Objective: Include the line containing "What is the spatial" and every line after it up to the end of the material below; reproduce them exactly and drop the pictures.

Data provided:
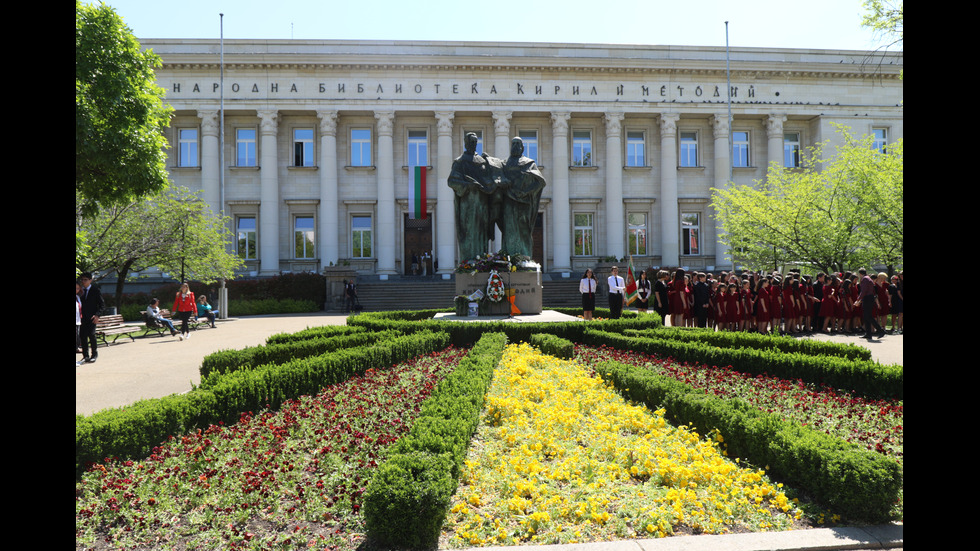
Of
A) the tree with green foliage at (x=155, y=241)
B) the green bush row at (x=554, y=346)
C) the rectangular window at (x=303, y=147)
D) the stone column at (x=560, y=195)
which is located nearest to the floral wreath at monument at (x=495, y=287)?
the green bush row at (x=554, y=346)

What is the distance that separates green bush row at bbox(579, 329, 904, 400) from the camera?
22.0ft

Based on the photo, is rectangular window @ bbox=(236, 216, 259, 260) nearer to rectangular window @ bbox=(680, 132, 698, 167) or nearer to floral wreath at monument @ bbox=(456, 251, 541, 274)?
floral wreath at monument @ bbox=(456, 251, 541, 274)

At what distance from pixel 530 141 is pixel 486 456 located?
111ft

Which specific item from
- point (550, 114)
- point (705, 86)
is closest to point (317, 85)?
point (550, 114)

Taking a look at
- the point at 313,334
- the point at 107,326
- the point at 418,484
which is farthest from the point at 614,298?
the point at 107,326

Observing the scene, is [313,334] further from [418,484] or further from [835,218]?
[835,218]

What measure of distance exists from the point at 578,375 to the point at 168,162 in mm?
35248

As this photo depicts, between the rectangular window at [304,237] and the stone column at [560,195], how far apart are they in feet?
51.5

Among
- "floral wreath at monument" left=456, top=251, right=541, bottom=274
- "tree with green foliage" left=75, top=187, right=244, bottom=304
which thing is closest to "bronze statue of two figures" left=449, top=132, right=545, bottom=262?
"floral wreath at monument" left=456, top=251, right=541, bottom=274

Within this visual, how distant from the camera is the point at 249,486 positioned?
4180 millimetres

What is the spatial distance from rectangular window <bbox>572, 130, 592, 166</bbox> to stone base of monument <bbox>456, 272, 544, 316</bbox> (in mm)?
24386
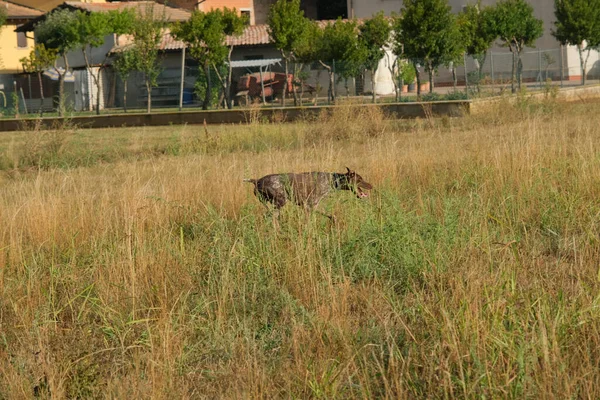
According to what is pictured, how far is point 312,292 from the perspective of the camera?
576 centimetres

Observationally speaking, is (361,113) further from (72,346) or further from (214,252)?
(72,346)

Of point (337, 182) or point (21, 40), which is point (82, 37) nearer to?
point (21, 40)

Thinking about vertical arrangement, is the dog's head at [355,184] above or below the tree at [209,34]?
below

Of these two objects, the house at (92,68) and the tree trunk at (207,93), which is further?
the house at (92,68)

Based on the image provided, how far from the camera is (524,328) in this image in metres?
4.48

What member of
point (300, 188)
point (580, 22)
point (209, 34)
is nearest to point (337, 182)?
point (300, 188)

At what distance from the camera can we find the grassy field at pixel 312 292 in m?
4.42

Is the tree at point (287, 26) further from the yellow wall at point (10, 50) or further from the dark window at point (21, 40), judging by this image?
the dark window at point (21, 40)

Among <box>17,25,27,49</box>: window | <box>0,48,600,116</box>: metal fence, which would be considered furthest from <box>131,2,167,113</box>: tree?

Response:
What is the spatial distance from rectangular window <bbox>572, 130, 592, 166</bbox> to stone base of monument <bbox>456, 272, 544, 316</bbox> (in mm)?
24386
According to what is pictured, how far is point 312,292 from the perspective of the camera?
576 centimetres

Observationally speaking, is (361,113) further from (72,346) or further from (214,252)?
(72,346)

Of point (337, 182) or point (21, 40), which is point (82, 37) nearer to?
point (21, 40)

Thinking about vertical arrangement, is the dog's head at [355,184] above or below the tree at [209,34]?
below

Of these two objects, the house at (92,68) and the tree trunk at (207,93), which is further?
the house at (92,68)

Based on the image provided, how far from the camera is (524,328) in this image in metres?
4.48

What member of
point (300, 188)
point (580, 22)
point (209, 34)
is nearest to point (337, 182)?
point (300, 188)

At what distance from the camera can we find the grassy field at pixel 312 292 in m?
4.42

Is the tree at point (287, 26) further from the yellow wall at point (10, 50) or further from the dark window at point (21, 40), judging by this image?
the dark window at point (21, 40)

Among <box>17,25,27,49</box>: window | <box>0,48,600,116</box>: metal fence, which would be considered furthest from <box>131,2,167,113</box>: tree?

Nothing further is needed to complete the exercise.